According to a report from Norwegian broadcaster NRK, the defense ministry intends to close nine military bases and cut the number of military personnel by 1,500. Most of those affected will be ground troops, but some coastal defense units and maritime territorial troops are also facing cuts.
The reports have been met with an uproar by representatives of Norway's armed forces and opposition politicians keen on saving local jobs in the areas they represent.
Pal Nygaard, head of the ground forces' union, said that the reforms will have "dramatic consequences" for defense.
"We will be completely paralyzed if the current government goes ahead with such a project. Our ground forces have one brigade; if the second and supporting departments are disbanded, we lose the brigade as a system," he told NRK.

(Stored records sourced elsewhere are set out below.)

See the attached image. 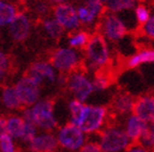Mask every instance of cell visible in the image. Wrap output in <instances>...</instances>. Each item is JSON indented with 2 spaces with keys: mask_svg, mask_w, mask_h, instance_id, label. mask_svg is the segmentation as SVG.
Segmentation results:
<instances>
[{
  "mask_svg": "<svg viewBox=\"0 0 154 152\" xmlns=\"http://www.w3.org/2000/svg\"><path fill=\"white\" fill-rule=\"evenodd\" d=\"M11 69V59L3 50L0 49V84L5 83L8 79Z\"/></svg>",
  "mask_w": 154,
  "mask_h": 152,
  "instance_id": "cell-25",
  "label": "cell"
},
{
  "mask_svg": "<svg viewBox=\"0 0 154 152\" xmlns=\"http://www.w3.org/2000/svg\"><path fill=\"white\" fill-rule=\"evenodd\" d=\"M93 83H94L95 94H103L107 91L112 86V76L106 72H100L93 75Z\"/></svg>",
  "mask_w": 154,
  "mask_h": 152,
  "instance_id": "cell-24",
  "label": "cell"
},
{
  "mask_svg": "<svg viewBox=\"0 0 154 152\" xmlns=\"http://www.w3.org/2000/svg\"><path fill=\"white\" fill-rule=\"evenodd\" d=\"M26 74L32 77L37 84L42 86H55L58 85L60 73L55 69L51 61L45 60H38L29 66Z\"/></svg>",
  "mask_w": 154,
  "mask_h": 152,
  "instance_id": "cell-9",
  "label": "cell"
},
{
  "mask_svg": "<svg viewBox=\"0 0 154 152\" xmlns=\"http://www.w3.org/2000/svg\"><path fill=\"white\" fill-rule=\"evenodd\" d=\"M125 152H151V149L143 146L141 142H132Z\"/></svg>",
  "mask_w": 154,
  "mask_h": 152,
  "instance_id": "cell-31",
  "label": "cell"
},
{
  "mask_svg": "<svg viewBox=\"0 0 154 152\" xmlns=\"http://www.w3.org/2000/svg\"><path fill=\"white\" fill-rule=\"evenodd\" d=\"M120 123L132 142L141 141L143 136L149 130V124H150L134 113H131L130 115L124 117L122 120H120Z\"/></svg>",
  "mask_w": 154,
  "mask_h": 152,
  "instance_id": "cell-13",
  "label": "cell"
},
{
  "mask_svg": "<svg viewBox=\"0 0 154 152\" xmlns=\"http://www.w3.org/2000/svg\"><path fill=\"white\" fill-rule=\"evenodd\" d=\"M136 98L126 91H120L114 95L110 101L109 110L114 117L122 120L124 117L134 113Z\"/></svg>",
  "mask_w": 154,
  "mask_h": 152,
  "instance_id": "cell-12",
  "label": "cell"
},
{
  "mask_svg": "<svg viewBox=\"0 0 154 152\" xmlns=\"http://www.w3.org/2000/svg\"><path fill=\"white\" fill-rule=\"evenodd\" d=\"M54 18L63 27L66 32H74L80 29L81 22L78 15L77 8L70 3H61L55 7L54 9Z\"/></svg>",
  "mask_w": 154,
  "mask_h": 152,
  "instance_id": "cell-11",
  "label": "cell"
},
{
  "mask_svg": "<svg viewBox=\"0 0 154 152\" xmlns=\"http://www.w3.org/2000/svg\"><path fill=\"white\" fill-rule=\"evenodd\" d=\"M21 114L42 132H55L59 126L56 104L49 98H41L31 107L24 108Z\"/></svg>",
  "mask_w": 154,
  "mask_h": 152,
  "instance_id": "cell-3",
  "label": "cell"
},
{
  "mask_svg": "<svg viewBox=\"0 0 154 152\" xmlns=\"http://www.w3.org/2000/svg\"><path fill=\"white\" fill-rule=\"evenodd\" d=\"M138 0H104L106 11L113 13H122L134 9Z\"/></svg>",
  "mask_w": 154,
  "mask_h": 152,
  "instance_id": "cell-22",
  "label": "cell"
},
{
  "mask_svg": "<svg viewBox=\"0 0 154 152\" xmlns=\"http://www.w3.org/2000/svg\"><path fill=\"white\" fill-rule=\"evenodd\" d=\"M96 28L109 44H117L122 41L129 33V27L122 18L119 16L118 13L109 11L104 13Z\"/></svg>",
  "mask_w": 154,
  "mask_h": 152,
  "instance_id": "cell-8",
  "label": "cell"
},
{
  "mask_svg": "<svg viewBox=\"0 0 154 152\" xmlns=\"http://www.w3.org/2000/svg\"><path fill=\"white\" fill-rule=\"evenodd\" d=\"M83 69L92 75L106 72L113 62L110 44L98 32L92 34L89 44L83 49Z\"/></svg>",
  "mask_w": 154,
  "mask_h": 152,
  "instance_id": "cell-2",
  "label": "cell"
},
{
  "mask_svg": "<svg viewBox=\"0 0 154 152\" xmlns=\"http://www.w3.org/2000/svg\"><path fill=\"white\" fill-rule=\"evenodd\" d=\"M42 26H43L45 34L54 40L60 39L63 36V33L66 32L63 27L60 25L59 22L55 18H46L43 21Z\"/></svg>",
  "mask_w": 154,
  "mask_h": 152,
  "instance_id": "cell-21",
  "label": "cell"
},
{
  "mask_svg": "<svg viewBox=\"0 0 154 152\" xmlns=\"http://www.w3.org/2000/svg\"><path fill=\"white\" fill-rule=\"evenodd\" d=\"M150 16H151L150 11H149V9L144 4H139V6L136 7V9H134V18H136V21L138 25H139V27L144 25L149 21Z\"/></svg>",
  "mask_w": 154,
  "mask_h": 152,
  "instance_id": "cell-27",
  "label": "cell"
},
{
  "mask_svg": "<svg viewBox=\"0 0 154 152\" xmlns=\"http://www.w3.org/2000/svg\"><path fill=\"white\" fill-rule=\"evenodd\" d=\"M8 135L7 128V116H0V138Z\"/></svg>",
  "mask_w": 154,
  "mask_h": 152,
  "instance_id": "cell-32",
  "label": "cell"
},
{
  "mask_svg": "<svg viewBox=\"0 0 154 152\" xmlns=\"http://www.w3.org/2000/svg\"><path fill=\"white\" fill-rule=\"evenodd\" d=\"M79 152H103L100 143H98L97 139H88L84 146L80 149Z\"/></svg>",
  "mask_w": 154,
  "mask_h": 152,
  "instance_id": "cell-30",
  "label": "cell"
},
{
  "mask_svg": "<svg viewBox=\"0 0 154 152\" xmlns=\"http://www.w3.org/2000/svg\"><path fill=\"white\" fill-rule=\"evenodd\" d=\"M0 108L11 114L24 109L14 85L7 84L0 88Z\"/></svg>",
  "mask_w": 154,
  "mask_h": 152,
  "instance_id": "cell-15",
  "label": "cell"
},
{
  "mask_svg": "<svg viewBox=\"0 0 154 152\" xmlns=\"http://www.w3.org/2000/svg\"><path fill=\"white\" fill-rule=\"evenodd\" d=\"M57 152H59V151H57ZM60 152H65V151H60Z\"/></svg>",
  "mask_w": 154,
  "mask_h": 152,
  "instance_id": "cell-35",
  "label": "cell"
},
{
  "mask_svg": "<svg viewBox=\"0 0 154 152\" xmlns=\"http://www.w3.org/2000/svg\"><path fill=\"white\" fill-rule=\"evenodd\" d=\"M140 142L149 149H153L154 148V120L149 124V130L143 136Z\"/></svg>",
  "mask_w": 154,
  "mask_h": 152,
  "instance_id": "cell-29",
  "label": "cell"
},
{
  "mask_svg": "<svg viewBox=\"0 0 154 152\" xmlns=\"http://www.w3.org/2000/svg\"><path fill=\"white\" fill-rule=\"evenodd\" d=\"M49 2H51L53 4H56V6H58V4H61V3H65L67 0H48Z\"/></svg>",
  "mask_w": 154,
  "mask_h": 152,
  "instance_id": "cell-33",
  "label": "cell"
},
{
  "mask_svg": "<svg viewBox=\"0 0 154 152\" xmlns=\"http://www.w3.org/2000/svg\"><path fill=\"white\" fill-rule=\"evenodd\" d=\"M154 64V48L143 47L128 57L125 61V66L129 70L139 69L143 65Z\"/></svg>",
  "mask_w": 154,
  "mask_h": 152,
  "instance_id": "cell-17",
  "label": "cell"
},
{
  "mask_svg": "<svg viewBox=\"0 0 154 152\" xmlns=\"http://www.w3.org/2000/svg\"><path fill=\"white\" fill-rule=\"evenodd\" d=\"M66 89L72 99L89 102L95 94L93 75L83 67L67 75Z\"/></svg>",
  "mask_w": 154,
  "mask_h": 152,
  "instance_id": "cell-5",
  "label": "cell"
},
{
  "mask_svg": "<svg viewBox=\"0 0 154 152\" xmlns=\"http://www.w3.org/2000/svg\"><path fill=\"white\" fill-rule=\"evenodd\" d=\"M0 152H18V145L9 134L0 138Z\"/></svg>",
  "mask_w": 154,
  "mask_h": 152,
  "instance_id": "cell-26",
  "label": "cell"
},
{
  "mask_svg": "<svg viewBox=\"0 0 154 152\" xmlns=\"http://www.w3.org/2000/svg\"><path fill=\"white\" fill-rule=\"evenodd\" d=\"M141 35L144 36L145 38H148L150 40L154 41V14H151L149 21L144 25L139 27Z\"/></svg>",
  "mask_w": 154,
  "mask_h": 152,
  "instance_id": "cell-28",
  "label": "cell"
},
{
  "mask_svg": "<svg viewBox=\"0 0 154 152\" xmlns=\"http://www.w3.org/2000/svg\"><path fill=\"white\" fill-rule=\"evenodd\" d=\"M13 85L24 108L31 107L42 98V86L27 74L19 77Z\"/></svg>",
  "mask_w": 154,
  "mask_h": 152,
  "instance_id": "cell-10",
  "label": "cell"
},
{
  "mask_svg": "<svg viewBox=\"0 0 154 152\" xmlns=\"http://www.w3.org/2000/svg\"><path fill=\"white\" fill-rule=\"evenodd\" d=\"M55 134L59 149L65 152H79L89 139V136L71 122L59 125Z\"/></svg>",
  "mask_w": 154,
  "mask_h": 152,
  "instance_id": "cell-6",
  "label": "cell"
},
{
  "mask_svg": "<svg viewBox=\"0 0 154 152\" xmlns=\"http://www.w3.org/2000/svg\"><path fill=\"white\" fill-rule=\"evenodd\" d=\"M26 120L22 116V114L12 113L7 116V128L8 134L13 137L17 141H23L25 128H26Z\"/></svg>",
  "mask_w": 154,
  "mask_h": 152,
  "instance_id": "cell-19",
  "label": "cell"
},
{
  "mask_svg": "<svg viewBox=\"0 0 154 152\" xmlns=\"http://www.w3.org/2000/svg\"><path fill=\"white\" fill-rule=\"evenodd\" d=\"M102 1H103V2H104V0H102Z\"/></svg>",
  "mask_w": 154,
  "mask_h": 152,
  "instance_id": "cell-36",
  "label": "cell"
},
{
  "mask_svg": "<svg viewBox=\"0 0 154 152\" xmlns=\"http://www.w3.org/2000/svg\"><path fill=\"white\" fill-rule=\"evenodd\" d=\"M91 36L92 34L86 29H77L69 34L68 39H67V46L79 50V51H83L86 45L89 44Z\"/></svg>",
  "mask_w": 154,
  "mask_h": 152,
  "instance_id": "cell-20",
  "label": "cell"
},
{
  "mask_svg": "<svg viewBox=\"0 0 154 152\" xmlns=\"http://www.w3.org/2000/svg\"><path fill=\"white\" fill-rule=\"evenodd\" d=\"M49 61L58 73L69 75L83 66V54L81 51L69 46H62L54 50Z\"/></svg>",
  "mask_w": 154,
  "mask_h": 152,
  "instance_id": "cell-7",
  "label": "cell"
},
{
  "mask_svg": "<svg viewBox=\"0 0 154 152\" xmlns=\"http://www.w3.org/2000/svg\"><path fill=\"white\" fill-rule=\"evenodd\" d=\"M8 27H9L8 29H9L10 37L14 41L21 42L30 36L32 25H31L30 19L26 15L23 13H18V15L9 24Z\"/></svg>",
  "mask_w": 154,
  "mask_h": 152,
  "instance_id": "cell-16",
  "label": "cell"
},
{
  "mask_svg": "<svg viewBox=\"0 0 154 152\" xmlns=\"http://www.w3.org/2000/svg\"><path fill=\"white\" fill-rule=\"evenodd\" d=\"M17 15V8L12 3L6 0H0V27L9 26Z\"/></svg>",
  "mask_w": 154,
  "mask_h": 152,
  "instance_id": "cell-23",
  "label": "cell"
},
{
  "mask_svg": "<svg viewBox=\"0 0 154 152\" xmlns=\"http://www.w3.org/2000/svg\"><path fill=\"white\" fill-rule=\"evenodd\" d=\"M26 148L29 152H57L59 145L55 132L39 130L35 137L26 143Z\"/></svg>",
  "mask_w": 154,
  "mask_h": 152,
  "instance_id": "cell-14",
  "label": "cell"
},
{
  "mask_svg": "<svg viewBox=\"0 0 154 152\" xmlns=\"http://www.w3.org/2000/svg\"><path fill=\"white\" fill-rule=\"evenodd\" d=\"M96 139L103 152H125L132 143L120 122H110L96 136Z\"/></svg>",
  "mask_w": 154,
  "mask_h": 152,
  "instance_id": "cell-4",
  "label": "cell"
},
{
  "mask_svg": "<svg viewBox=\"0 0 154 152\" xmlns=\"http://www.w3.org/2000/svg\"><path fill=\"white\" fill-rule=\"evenodd\" d=\"M69 122L80 127L88 136H97L110 123L109 107L101 103L82 102L70 99L67 103Z\"/></svg>",
  "mask_w": 154,
  "mask_h": 152,
  "instance_id": "cell-1",
  "label": "cell"
},
{
  "mask_svg": "<svg viewBox=\"0 0 154 152\" xmlns=\"http://www.w3.org/2000/svg\"><path fill=\"white\" fill-rule=\"evenodd\" d=\"M134 113L151 123L154 120V95H142L136 98Z\"/></svg>",
  "mask_w": 154,
  "mask_h": 152,
  "instance_id": "cell-18",
  "label": "cell"
},
{
  "mask_svg": "<svg viewBox=\"0 0 154 152\" xmlns=\"http://www.w3.org/2000/svg\"><path fill=\"white\" fill-rule=\"evenodd\" d=\"M151 152H154V148H153V149H151Z\"/></svg>",
  "mask_w": 154,
  "mask_h": 152,
  "instance_id": "cell-34",
  "label": "cell"
}]
</instances>
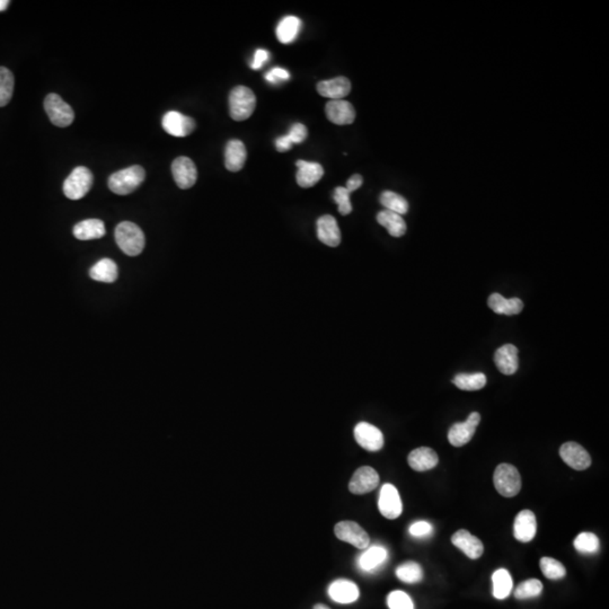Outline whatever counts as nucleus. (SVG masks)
<instances>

Norway's Officer's Association told NRK that the greatest cuts concern ground forces based in the north of the country. In the region of Troms, 900 members of the armed forces are thought to have been deemed surplus to requirements.
"They are our busiest units. I don't understand the logic, I don't understand how such a decision can be taken," Colonel Bjorn Tore Woll, spokesman for Norway's Officer's Union, told NRK.
"It seems that we are supposed to have a defense in which there are no people, just technology. It's very bad."
"I really want to call for a national protest. I think that the people just don't understand how this can affect the army's ability to carry out its functions. Things are getting so bad, that we won't have any kind of army," he said.
She told NRK that the area stands to lose 200 military staff.
"If the leak from the Ministry of Defense is correct and the plan goes ahead, about 200 jobs could be lost in Harstad," she complained.
"The main thing is not that Harstad will lose jobs, but that they are jobs of the armed forces, which are supposed to protect our country from danger. Given the current dangers, it is not right and not clever to dismantle the defense in the north, where we are facing the greatest dangers," Fjellstad said.
Eivind Stene, a member of the Harstad branch of the Progress Party, part of Norway's ruling coalition since 2013, said that Norway is in need of greater military support in the north in order to deal with the challenges of illegal migration.
"Taking into account the new threats that we are facing, the activity that is going on in the North and the increasing tension in the world, particularly the flow of migrants, it is important that the defense of northern Norway is strengthened," he said.